━━━ Supplied passage

Drug Delivery Systems from Bench to Clinical Trials
Fatma Sami El- Banna1,2, Maggy Shawky1, Ahmed Magdy3, Maged Elkemary1, Magdy Mafouz1, Ola Elborady1, Sara Barakat1 and Nemany AN Hanafy1*
1 Institute of Nanoscience and Nanotechnology, Kafrelsheikh University, Egypt
2 Faculty of science, Kafrelsheikh University, Egypt
3Faculty of medicine, Kafrelsheikh University, Egypt
Submission: September 26, 2018; Published: October 10, 2018
*Corresponding author: Nemany AN Hanafy, Institute of Nanoscience and Nanotechnology, Kafrelsheikh University, 33516 Kafr- elsheikh, Egypt.
How to cite this article: Fatma S E- B, Maggy S, Ahmed M, Maged E, Magdy M, Ola E, Sara B, Nemany A H . Drug Delivery Systems from Bench to Clinical Trials. Glob J Nano. 2018; 4(3): 555636. DOI: 10.19080/GJN.2018.04.555636
Abstract
The modern nanotechnology has proven its ability to solve most issues associated with drug administrations. Encapsulated drugs can be reached the site of reaction with much controllable. Further, their circulation can be prolonged in blood stream with no dilution for their certain concentration. With these desirable characterizations, drug encapsulation is becoming urgent need for all of medical applications.
Keywords: Nanotechnology; Encapsulated drugs; Blood stream; Concentration; Drug encapsulation
Introduction
Drug delivery nano/micro-systems are widely introduced for preclinical approaches [1]. Many administration methods are represented as oral, local, topical and systemic methods have been approved by Food and drug administration (FAD) [2]. For instance: Gastromark has been approved as clinical imaging applications for oral administration [3]. DepoCyt has been used widely for depot delivery system [4]. Estrasorb has been used clinically for skin penetration [5]. In cancer treatments, Doxil and Abraxane has been represented the majority of all nanoparticle therapies currently in clinical trials. VYEXOS/ CPX-351 is a combination therapy encapsulating a synergistic ratio of two anticancer drugs (cytarabine and daunorubicin) and early clinical results have defined the recommended dose [6] with survival advantages being shown in some patients as compared to standard chemotherapy regimens [7]. there are a number of different paclitaxel or docetaxel micelles currently in clinical trials. The successful preclinical applications of above drug delivery systems are proven great attention, being placed on developing new applications and further improving their delivery and efficacy [8].

━━━━━━
━━━ Record set

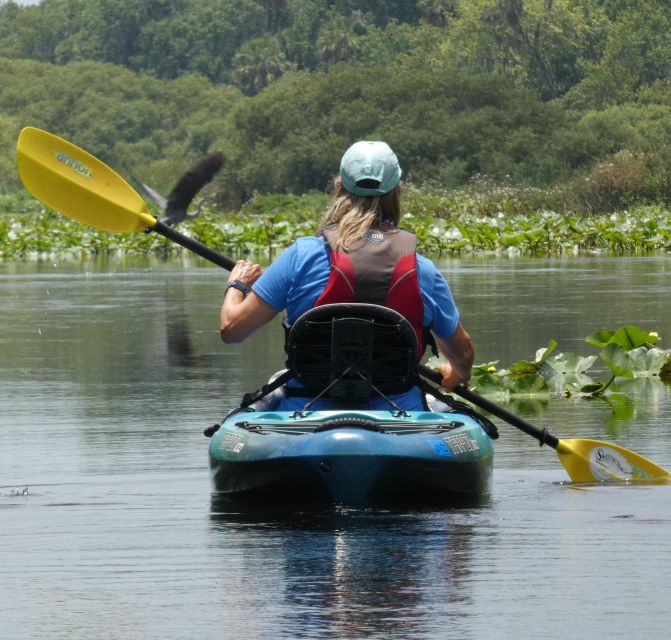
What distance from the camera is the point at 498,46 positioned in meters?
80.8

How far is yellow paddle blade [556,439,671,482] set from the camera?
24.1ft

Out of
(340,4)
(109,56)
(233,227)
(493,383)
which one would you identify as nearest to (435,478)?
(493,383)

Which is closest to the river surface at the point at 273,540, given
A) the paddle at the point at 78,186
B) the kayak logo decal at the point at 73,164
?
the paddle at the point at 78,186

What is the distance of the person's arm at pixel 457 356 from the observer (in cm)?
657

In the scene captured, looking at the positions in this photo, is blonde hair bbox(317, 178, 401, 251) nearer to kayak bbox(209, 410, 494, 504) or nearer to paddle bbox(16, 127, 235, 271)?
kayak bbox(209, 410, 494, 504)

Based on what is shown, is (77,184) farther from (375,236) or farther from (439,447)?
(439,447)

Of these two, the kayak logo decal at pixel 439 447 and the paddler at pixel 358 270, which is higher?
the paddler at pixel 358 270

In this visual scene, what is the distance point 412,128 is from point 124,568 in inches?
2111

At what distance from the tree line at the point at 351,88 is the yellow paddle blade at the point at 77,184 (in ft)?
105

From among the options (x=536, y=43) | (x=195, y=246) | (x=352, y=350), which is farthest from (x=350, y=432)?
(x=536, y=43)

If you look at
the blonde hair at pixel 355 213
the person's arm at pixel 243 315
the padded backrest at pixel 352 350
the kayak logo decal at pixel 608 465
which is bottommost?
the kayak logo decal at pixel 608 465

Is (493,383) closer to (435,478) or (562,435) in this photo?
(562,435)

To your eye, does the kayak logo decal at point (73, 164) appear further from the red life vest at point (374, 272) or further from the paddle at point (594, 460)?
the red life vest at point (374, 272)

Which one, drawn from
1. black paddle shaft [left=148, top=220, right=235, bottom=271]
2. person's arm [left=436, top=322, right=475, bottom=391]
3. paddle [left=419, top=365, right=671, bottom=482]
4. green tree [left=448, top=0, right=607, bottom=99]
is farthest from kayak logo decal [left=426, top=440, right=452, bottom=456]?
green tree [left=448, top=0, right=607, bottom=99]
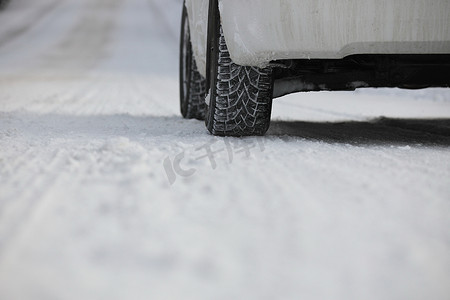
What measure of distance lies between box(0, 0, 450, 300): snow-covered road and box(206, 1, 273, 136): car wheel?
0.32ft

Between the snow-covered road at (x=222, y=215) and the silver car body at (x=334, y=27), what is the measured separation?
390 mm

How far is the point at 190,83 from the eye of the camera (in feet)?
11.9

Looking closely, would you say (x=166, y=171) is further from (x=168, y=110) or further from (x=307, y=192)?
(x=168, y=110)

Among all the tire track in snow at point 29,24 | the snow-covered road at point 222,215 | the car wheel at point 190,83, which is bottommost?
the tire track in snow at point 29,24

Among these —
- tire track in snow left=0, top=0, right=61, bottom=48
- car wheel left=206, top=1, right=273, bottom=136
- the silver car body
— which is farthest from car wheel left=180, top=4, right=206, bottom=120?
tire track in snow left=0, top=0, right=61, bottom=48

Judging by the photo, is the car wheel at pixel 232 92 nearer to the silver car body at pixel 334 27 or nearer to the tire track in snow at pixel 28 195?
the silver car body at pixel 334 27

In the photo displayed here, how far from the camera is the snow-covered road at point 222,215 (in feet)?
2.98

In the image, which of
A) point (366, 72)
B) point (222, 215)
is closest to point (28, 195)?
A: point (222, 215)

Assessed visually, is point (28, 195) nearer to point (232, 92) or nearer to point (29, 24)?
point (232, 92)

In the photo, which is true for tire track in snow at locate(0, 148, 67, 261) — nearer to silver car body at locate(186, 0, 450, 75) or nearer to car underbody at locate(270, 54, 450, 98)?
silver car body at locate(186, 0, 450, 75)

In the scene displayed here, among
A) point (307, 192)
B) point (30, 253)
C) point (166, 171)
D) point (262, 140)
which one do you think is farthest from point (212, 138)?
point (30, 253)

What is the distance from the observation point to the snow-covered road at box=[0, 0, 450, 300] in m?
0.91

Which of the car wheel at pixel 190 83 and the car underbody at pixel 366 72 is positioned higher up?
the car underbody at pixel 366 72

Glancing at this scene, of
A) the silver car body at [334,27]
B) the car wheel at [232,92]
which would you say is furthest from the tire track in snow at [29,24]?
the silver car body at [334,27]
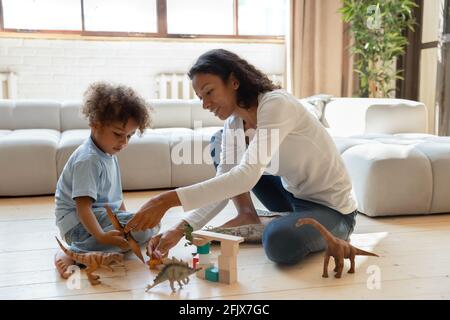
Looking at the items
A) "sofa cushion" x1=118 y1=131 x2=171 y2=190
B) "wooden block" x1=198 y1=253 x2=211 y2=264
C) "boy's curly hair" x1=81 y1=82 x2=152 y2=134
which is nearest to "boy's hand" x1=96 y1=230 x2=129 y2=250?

━━━━━━

* _List of tasks_:
1/ In the drug delivery article, which two anticancer drugs does VYEXOS/CPX-351 encapsulate?
2/ Proceed with the drug delivery article, picking up after its last sentence.

* _Replies_:
1/ Cytarabine and daunorubicin.

2/
Among of these delivery systems, intravenously administered nanoparticles receive the most attention, both preclinically and clinically [8]. However oral routine is still the most accepted methods among these administrations because of its simplicity, convenience, and patient acceptance, especially in the case of repeated dosing for chronic therapy. In this approach, the drug delivery systems functionalized with specific molecules, certain polymers or ligand have been succeed to overcome issue of acidity of stomach, alkalinity of colon, less circular drug rotation in blood stream, enzymatic degradation and non-targeted selection. Functionalized nanoparticles have proven their ability to overcome rapid blood clearance by the reticuloendothelial system and be able to derive enough amount of chemotherapy or cargo molecules to certain place in term of targeting therapy [9].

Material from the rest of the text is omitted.